**Questions de compréhension**
A – Dans l'extrait sur les mandats d'arrêt de la CPI, pour quelle raison Joe Biden a-t-il condamné l'action du procureur contre les dirigeants israéliens ? Répondez en une à trois phrases.
B – Quelles sont toutes les personnes désignées par leur nom dans l'extrait sur les mandats d'arrêt de la CPI ?
C – Dans l'extrait sur les mandats d'arrêt de la CPI, recopiez le passage qui commence aux mots « Cette semaine, le » et s'arrête après « Hamas et Israël. », en remplaçant « dirigeants » par « responsables ».

Cette semaine, le procureur de la Cour pénale internationale (CPI) a demandé des mandats d’arrêt contre trois dirigeants du Hamas, ainsi que contre le Premier ministre israélien Netanyahou et le ministre de la Défense Yoav Gallant, dans le cadre de la guerre en cours à Gaza.
La réaction des États-Unis, principal soutien d’Israël, ne s’est pas fait attendre. Le président Joe Biden a condamné l’action du procureur contre les dirigeants israéliens en la qualifiant de « scandaleuse » et a accusé la CPI d’établir une fausse équivalence morale entre le Hamas et Israël.
Bien que l’on ne sache pas encore si les juges de la CPI décideront de délivrer les mandats d’arrêt contre Netanyahu et Gallant, l’administration Biden a déjà fait allusion à la possibilité d’imposer des sanctions américaines contre les fonctionnaires de la CPI.

**Données sources**
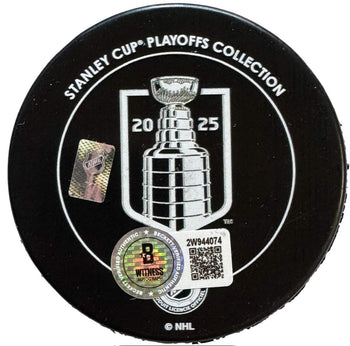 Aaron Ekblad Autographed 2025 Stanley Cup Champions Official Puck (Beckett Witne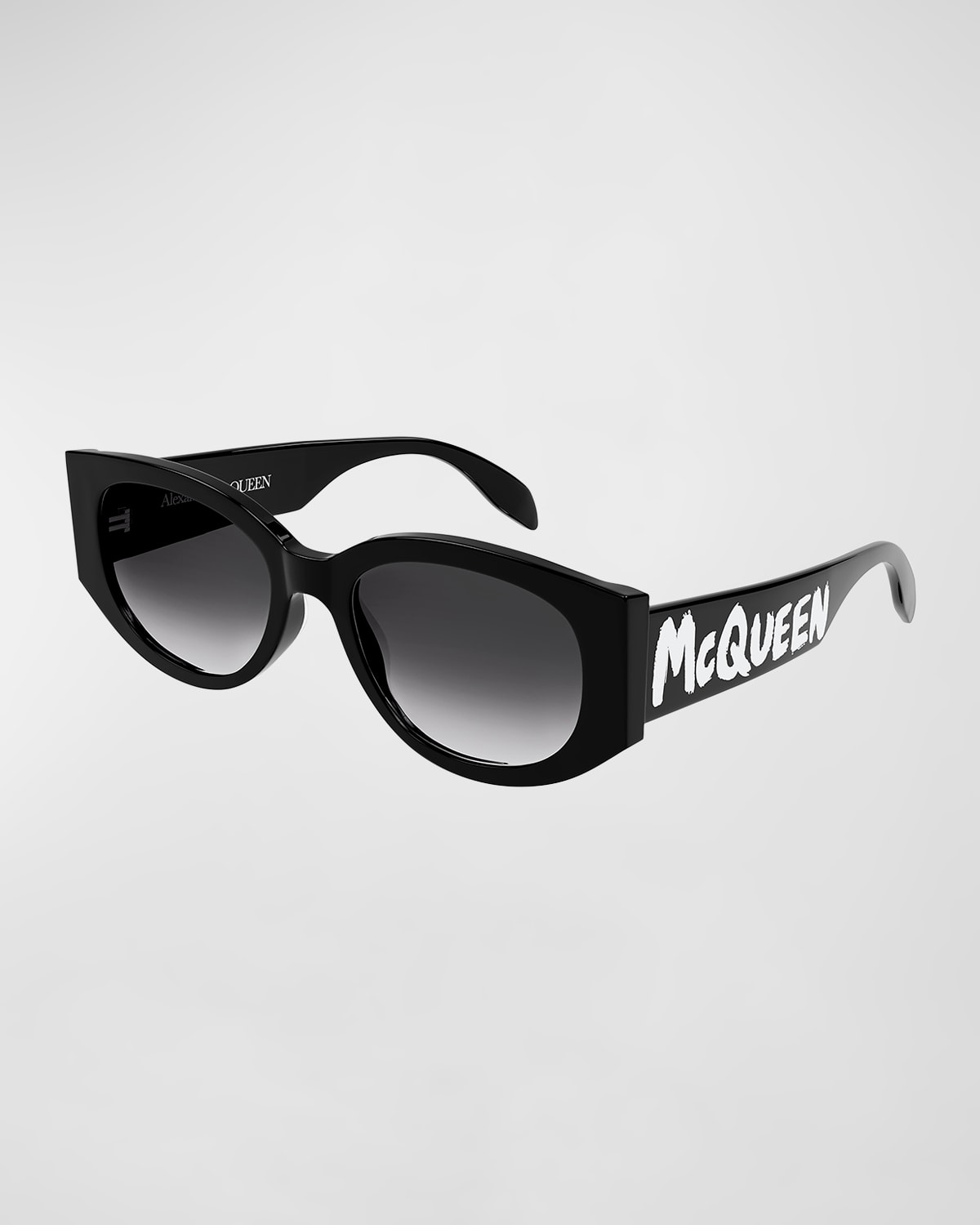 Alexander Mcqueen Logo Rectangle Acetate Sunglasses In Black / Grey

---

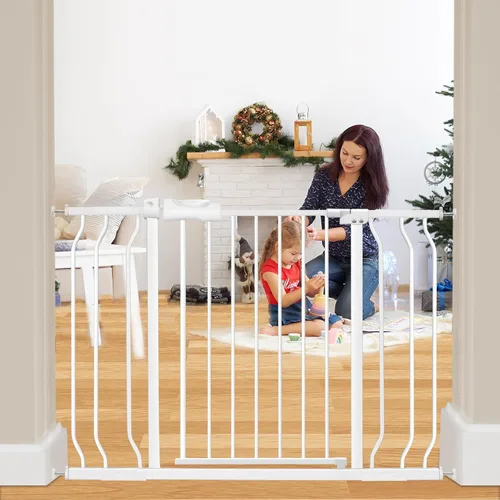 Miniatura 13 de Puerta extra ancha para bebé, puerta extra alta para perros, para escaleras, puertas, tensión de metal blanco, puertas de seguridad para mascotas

**Corrigé**
A – Joe Biden a condamné cette action parce qu'il accuse la CPI d'établir une fausse équivalence morale entre le Hamas et Israël. Il l'a qualifiée de « scandaleuse ».

B – Netanyahou (écrit aussi Netanyahu), Yoav Gallant, Joe Biden

C –
Cette semaine, le procureur de la Cour pénale internationale (CPI) a demandé des mandats d’arrêt contre trois responsables du Hamas, ainsi que contre le Premier ministre israélien Netanyahou et le ministre de la Défense Yoav Gallant, dans le cadre de la guerre en cours à Gaza.
La réaction des États-Unis, principal soutien d’Israël, ne s’est pas fait attendre. Le président Joe Biden a condamné l’action du procureur contre les responsables israéliens en la qualifiant de « scandaleuse » et a accusé la CPI d’établir une fausse équivalence morale entre le Hamas et Israël.